Greg Billock (billgr@cco.caltech.edu)
Wed, 18 Feb 1998 10:23:44 -0800 (PST)

Kevin,

> GB> Actually, you share something like 99.5% of your genes with
> any other human being. The ones that are left may be
> competing fiercely, though! :-)
>
> KK>This is a good point. I don't have an answer for it only more
> questions.

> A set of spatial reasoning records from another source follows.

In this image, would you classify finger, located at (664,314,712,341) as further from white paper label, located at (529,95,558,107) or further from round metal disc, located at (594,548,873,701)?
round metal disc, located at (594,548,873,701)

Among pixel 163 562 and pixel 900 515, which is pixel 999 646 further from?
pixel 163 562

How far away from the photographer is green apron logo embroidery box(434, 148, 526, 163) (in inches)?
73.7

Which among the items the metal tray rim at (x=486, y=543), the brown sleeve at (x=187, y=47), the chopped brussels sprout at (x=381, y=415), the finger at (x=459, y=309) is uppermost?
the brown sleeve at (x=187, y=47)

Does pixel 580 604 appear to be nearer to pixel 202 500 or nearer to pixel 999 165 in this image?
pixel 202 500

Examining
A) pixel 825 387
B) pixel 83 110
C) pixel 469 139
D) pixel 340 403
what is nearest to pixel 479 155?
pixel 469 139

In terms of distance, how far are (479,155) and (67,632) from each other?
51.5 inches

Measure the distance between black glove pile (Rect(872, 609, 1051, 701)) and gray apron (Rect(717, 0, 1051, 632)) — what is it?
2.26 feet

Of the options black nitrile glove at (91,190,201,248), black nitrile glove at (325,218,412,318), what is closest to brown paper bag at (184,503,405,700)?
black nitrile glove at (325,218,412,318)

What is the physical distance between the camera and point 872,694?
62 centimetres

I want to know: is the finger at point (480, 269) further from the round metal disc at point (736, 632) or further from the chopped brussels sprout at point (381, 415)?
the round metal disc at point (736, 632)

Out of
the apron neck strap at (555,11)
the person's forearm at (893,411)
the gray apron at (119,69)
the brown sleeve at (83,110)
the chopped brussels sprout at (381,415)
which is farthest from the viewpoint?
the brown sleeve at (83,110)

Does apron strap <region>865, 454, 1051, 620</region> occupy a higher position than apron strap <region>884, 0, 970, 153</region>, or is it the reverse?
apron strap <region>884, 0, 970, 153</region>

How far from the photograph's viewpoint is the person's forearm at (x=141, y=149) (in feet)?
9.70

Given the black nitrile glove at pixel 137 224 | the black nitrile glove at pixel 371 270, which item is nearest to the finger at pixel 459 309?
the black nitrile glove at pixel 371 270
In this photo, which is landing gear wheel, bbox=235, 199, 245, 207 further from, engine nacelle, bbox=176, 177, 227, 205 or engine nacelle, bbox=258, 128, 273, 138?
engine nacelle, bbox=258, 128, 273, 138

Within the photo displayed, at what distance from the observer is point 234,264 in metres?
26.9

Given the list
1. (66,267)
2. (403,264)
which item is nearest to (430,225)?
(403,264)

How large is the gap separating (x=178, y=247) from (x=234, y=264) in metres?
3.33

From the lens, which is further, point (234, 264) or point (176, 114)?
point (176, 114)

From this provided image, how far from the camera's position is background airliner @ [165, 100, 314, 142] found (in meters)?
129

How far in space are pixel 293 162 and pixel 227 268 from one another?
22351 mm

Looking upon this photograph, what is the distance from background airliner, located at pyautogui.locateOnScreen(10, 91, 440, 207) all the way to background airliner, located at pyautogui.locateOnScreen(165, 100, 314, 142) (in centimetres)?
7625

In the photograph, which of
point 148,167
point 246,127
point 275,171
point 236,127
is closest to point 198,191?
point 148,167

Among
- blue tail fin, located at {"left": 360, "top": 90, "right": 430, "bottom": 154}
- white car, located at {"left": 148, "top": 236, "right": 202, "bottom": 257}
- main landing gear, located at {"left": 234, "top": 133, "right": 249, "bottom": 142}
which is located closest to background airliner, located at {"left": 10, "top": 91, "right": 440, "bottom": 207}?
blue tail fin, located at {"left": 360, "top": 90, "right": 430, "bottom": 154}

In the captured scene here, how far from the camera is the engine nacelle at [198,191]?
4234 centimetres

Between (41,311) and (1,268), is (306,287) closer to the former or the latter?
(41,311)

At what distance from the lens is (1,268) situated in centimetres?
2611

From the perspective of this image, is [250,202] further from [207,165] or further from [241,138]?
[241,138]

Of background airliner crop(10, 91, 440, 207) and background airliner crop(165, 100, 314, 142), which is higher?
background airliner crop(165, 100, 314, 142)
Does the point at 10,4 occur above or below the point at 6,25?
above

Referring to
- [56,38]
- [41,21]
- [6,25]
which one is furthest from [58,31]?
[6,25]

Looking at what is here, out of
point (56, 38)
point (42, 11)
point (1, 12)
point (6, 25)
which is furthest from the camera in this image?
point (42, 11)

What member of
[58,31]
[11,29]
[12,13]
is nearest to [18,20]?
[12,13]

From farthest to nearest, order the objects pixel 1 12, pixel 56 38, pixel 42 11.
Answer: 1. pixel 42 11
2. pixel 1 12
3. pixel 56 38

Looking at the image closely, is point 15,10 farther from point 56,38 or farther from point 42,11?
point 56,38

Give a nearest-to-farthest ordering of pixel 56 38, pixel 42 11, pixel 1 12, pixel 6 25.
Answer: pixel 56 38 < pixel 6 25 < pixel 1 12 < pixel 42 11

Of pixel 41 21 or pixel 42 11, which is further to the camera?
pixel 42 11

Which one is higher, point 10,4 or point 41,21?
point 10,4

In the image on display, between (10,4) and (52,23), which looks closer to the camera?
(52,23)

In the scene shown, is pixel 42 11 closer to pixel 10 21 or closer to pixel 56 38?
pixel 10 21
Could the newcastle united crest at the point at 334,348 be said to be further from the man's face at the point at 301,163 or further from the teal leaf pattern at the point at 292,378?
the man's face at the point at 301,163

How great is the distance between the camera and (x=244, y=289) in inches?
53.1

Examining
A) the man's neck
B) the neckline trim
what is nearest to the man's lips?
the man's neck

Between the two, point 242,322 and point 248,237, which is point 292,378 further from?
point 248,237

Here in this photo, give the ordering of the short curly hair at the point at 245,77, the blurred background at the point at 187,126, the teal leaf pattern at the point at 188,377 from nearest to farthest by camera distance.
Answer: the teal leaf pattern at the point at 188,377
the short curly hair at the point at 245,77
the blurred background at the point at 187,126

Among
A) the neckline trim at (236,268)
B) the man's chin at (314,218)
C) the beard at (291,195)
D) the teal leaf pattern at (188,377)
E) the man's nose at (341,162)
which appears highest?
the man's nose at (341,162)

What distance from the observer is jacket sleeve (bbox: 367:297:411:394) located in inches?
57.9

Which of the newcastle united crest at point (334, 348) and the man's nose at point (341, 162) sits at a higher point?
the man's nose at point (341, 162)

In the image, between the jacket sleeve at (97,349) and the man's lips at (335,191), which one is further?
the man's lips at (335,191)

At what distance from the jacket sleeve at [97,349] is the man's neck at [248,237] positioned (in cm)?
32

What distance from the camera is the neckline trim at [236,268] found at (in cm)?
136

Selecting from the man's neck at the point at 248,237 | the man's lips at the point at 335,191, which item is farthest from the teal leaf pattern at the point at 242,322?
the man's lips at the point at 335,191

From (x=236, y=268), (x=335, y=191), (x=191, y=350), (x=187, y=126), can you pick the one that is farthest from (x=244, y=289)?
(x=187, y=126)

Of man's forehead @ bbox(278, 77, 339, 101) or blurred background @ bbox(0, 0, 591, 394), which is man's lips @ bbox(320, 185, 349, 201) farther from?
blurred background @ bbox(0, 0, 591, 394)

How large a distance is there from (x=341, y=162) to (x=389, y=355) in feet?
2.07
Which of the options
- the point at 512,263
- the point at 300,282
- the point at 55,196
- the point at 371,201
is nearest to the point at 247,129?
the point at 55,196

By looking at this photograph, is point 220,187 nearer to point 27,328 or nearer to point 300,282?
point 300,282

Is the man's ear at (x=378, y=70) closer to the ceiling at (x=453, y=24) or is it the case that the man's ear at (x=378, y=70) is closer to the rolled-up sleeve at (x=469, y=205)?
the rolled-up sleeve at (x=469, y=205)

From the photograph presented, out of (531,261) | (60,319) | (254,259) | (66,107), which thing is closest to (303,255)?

The H.P. as I understand it "is a kind of declaration of
> fitness." Is it possible to compete with the .5% by displaying your
> fitness even though it promotes unrelated genes?

I don't know what the H.P. says about relatedness--it seems to be
de-emphasizing that aspect altogether, from what I can tell (probably
because it doesn't work as niftily as it ought :-)).


> In an earlier post I know I used the word trait perhaps I should of
> used the word behavior. If an individual exhibits the trait or
> behavior of altruism as it applies to the H.P. one would expect their
> chances of survivorship to increase. I don't recall anything in the
> book that suggested there was a gene for the kind of behavior
> described in the H.P. Does there necessarily have to be one?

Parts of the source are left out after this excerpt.